Totally correct. In fact at one time I had a laptop with a metal lid which obviously had a slightly defective power supply. You could definitely feel a current with a hand on the lid. Reversing the live and neutral wires in the (UK, 3 pin) plug fixed it.
Who needs the Vietnam war? A number of my teachers had been involved in WW2, which was probably why they didn’t seem to worry about anything. Another physics teacher quote: “We’re not supposed to go above 5000V because of X-rays. Anybody afraid of X-rays go to the back. Right, we will now crank up to 10 kilovolts.”
Our chemistry teacher also let us do an experiment with a very small quantity of picric acid which I don’t intend to go into here. What were we doing with picric acid in the store room? No idea.
The version I heard was that you use your right hand (so the current travels down the right side of your body and misses the heart) and you keep your left hand in your pocket (so any involuntary muscle spasms don’t cause it to flail into contact with the wire).
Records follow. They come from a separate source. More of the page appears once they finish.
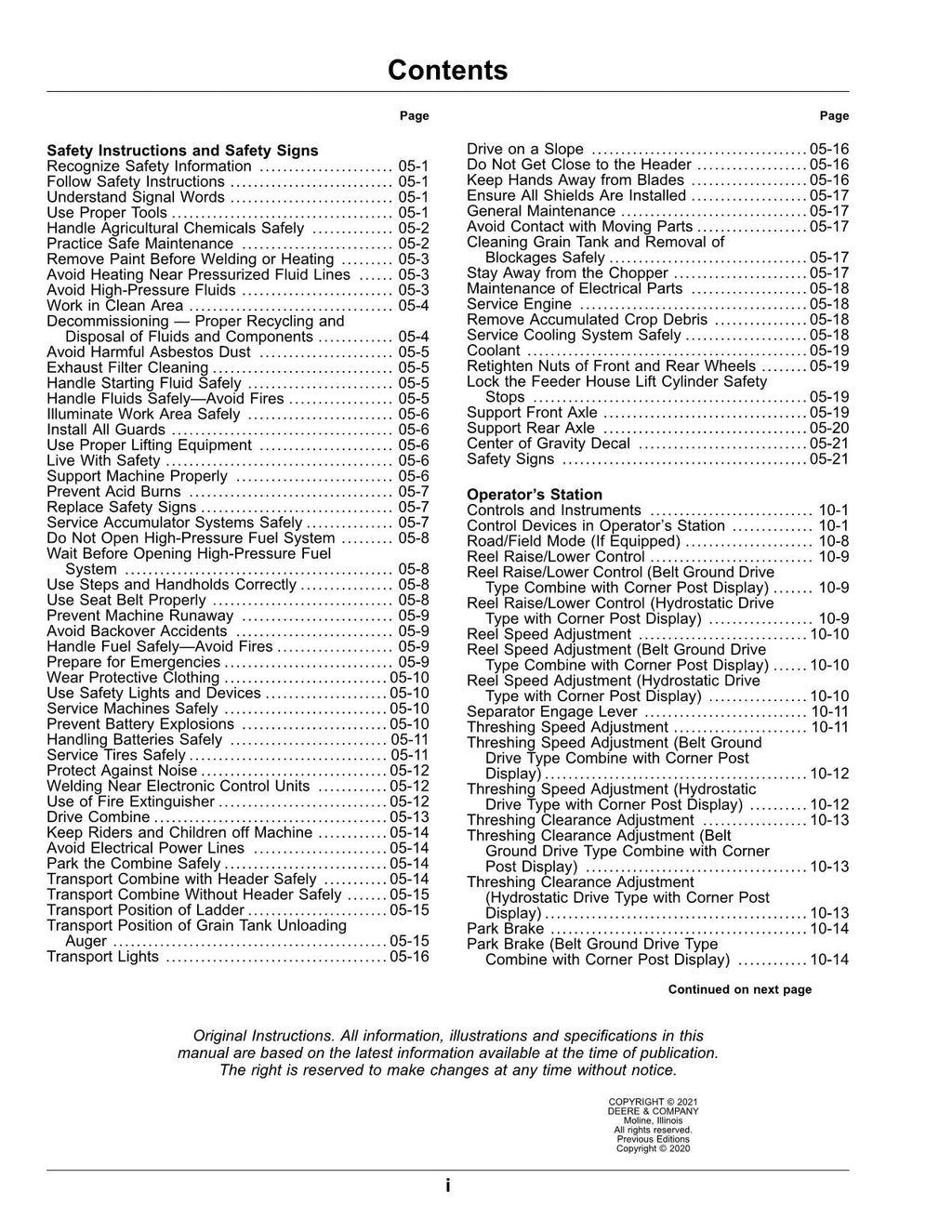 Contents

Page

Safety Instructions and Safety Signs
Recognize Safety Information 05-1
Follow Safety Instructions 05-1
Understand Signal Words 05-1
Use Proper Tools 05-1
Handle Agricultural Chemicals Safely 05-2
Practice Safe Maintenance 05-2
Remove Paint Before Welding or Heating 05-3
Avoid Heating Near Pressurized Fluid Lines 05-3
Avoid High-Pressure Fluids 05-3
Work in Clean Area 05-4
Decommissioning — Proper Recycling and Disposal of Fluids and Components 05-4
Avoid Harmful Asbestos Dust 05-5
Exhaust Filter Cleaning 05-5
Handle Starting Fluid Safely 05-5
Handle Fluids Safely—Avoid Fires 05-5
Illuminate Work Area Safely 05-6
Install All Guards 05-6
Use Proper Lifting Equipment 05-6
Live With Safety 05-6
Support Machine Properly 05-6
Prevent Acid Burns 05-7
Replace Safety Signs 05-7
Service Accumulator Systems Safely 05-7
Do Not Open High-Pressure Fuel System 05-8
Wait Before Opening High-Pressure Fuel System 05-8
Use Steps and Handholds Correctly 05-8
Use Seat Belt Properly 05-8
Prevent Machine Runaway 05-9
Avoid Backover Accidents 05-9
Handle Fuel Safely—Avoid Fires 05-9
Prepare for Emergencies 05-9
Wear Protective Clothing 05-10
Use Safety Lights and Devices 05-10
Service Machines Safely 05-10
Prevent Battery Explosions 05-10
Handling Batteries Safely 05-11
Service Tires Safely 05-11
Protect Against Noise 05-12
Welding Near Electronic Control Units 05-12
Use of Fire Extinguisher 05-12
Drive Combine 05-13
Keep Riders and Children off Machine 05-14
Avoid Electrical Power Lines 05-14
Park the Combine Safely 05-14
Transport Combine with Header Safely 05-14
Transport Combine Without Header Safely 05-15
Transport Position of Ladder 05-15
Transport Position of Grain Tank Unloading Auger 05-15
Transport Lights 05-16

Page

Drive on a Slope 05-16
Do Not Get Close to the Header 05-16
Keep Hands Away from Blades 05-16
Ensure All Shields Are Installed 05-17
General Maintenance 05-17
Avoid Contact with Moving Parts 05-17
Cleaning Grain Tank and Removal of Blockages Safely 05-17
Stay Away from the Chopper 05-17
Maintenance of Electrical Parts 05-18
Service Engine 05-18
Remove Accumulated Crop Debris 05-18
Service Cooling System Safely 05-18
Coolant 05-19
Retighten Nuts of Front and Rear Wheels 05-19
Lock the Feeder House Lift Cylinder Safety Stops 05-19
Support Front Axle 05-19
Support Rear Axle 05-20
Center of Gravity Decal 05-21
Safety Signs 05-21

Operator's Station
Controls and Instruments 10-1
Control Devices in Operator's Station 10-1
Road/Field Mode (If Equipped) 10-8
Reel Raise/Lower Control 10-9
Reel Raise/Lower Control (Belt Ground Drive Type Combine with Corner Post Display) 10-9
Reel Raise/Lower Control (Hydrostatic Drive Type with Corner Post Display) 10-9
Reel Speed Adjustment 10-10
Reel Speed Adjustment (Belt Ground Drive Type Combine with Corner Post Display) 10-10
Reel Speed Adjustment (Hydrostatic Drive Type with Corner Post Display) 10-10
Separator Engage Lever 10-11
Threshing Speed Adjustment 10-11
Threshing Speed Adjustment (Belt Ground Drive Type Combine with Corner Post Display) 10-12
Threshing Speed Adjustment (Hydrostatic Drive Type with Corner Post Display) 10-12
Threshing Clearance Adjustment 10-13
Threshing Clearance Adjustment (Belt Ground Drive Type Combine with Corner Post Display) 10-13
Threshing Clearance Adjustment (Hydrostatic Drive Type with Corner Post Display) 10-13
Park Brake 10-14
Park Brake (Belt Ground Drive Type Combine with Corner Post Display) 10-14

Continued on next page

Original Instructions. All information, illustrations and specifications in this manual are based on the latest information available at the time of publication. The right is reserved to make changes at any time without notice.

COPYRIGHT © 2021
DEERE & COMPANY
Moline, Illinois
All rights reserved.
Previous Editions
Copyright © 2020

i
The advisability of doing touch-tests on current that you believe is powerful enough to cause full-body spasming was not mentioned.
(Also, seems to me that “stupid things to do with electricity” is perfectly on topic to this post.)
What interests me about this is that Woz’s gizmo was set up to tick faster when the door was opened, which suggests that the bizarre notion that a bomb will tick faster/louder/sound an alarm/generally draw more attention to itself the closer it gets to detonating dates back to the '60s at least. I thought it was a more recent TV/Hollywood thing.
That’s pretty much the version I heard. The back of the hand for lighting equipment always seemed sensible to me as well. I’ve been in a few environments with high voltage DC where the operating rule was: don’t point at anything.
Which is utter nonsense because, in fact, your heart is pretty close to centre.
To quote an expert from H&SE: “There is no known lower level of current through the body which is safe.”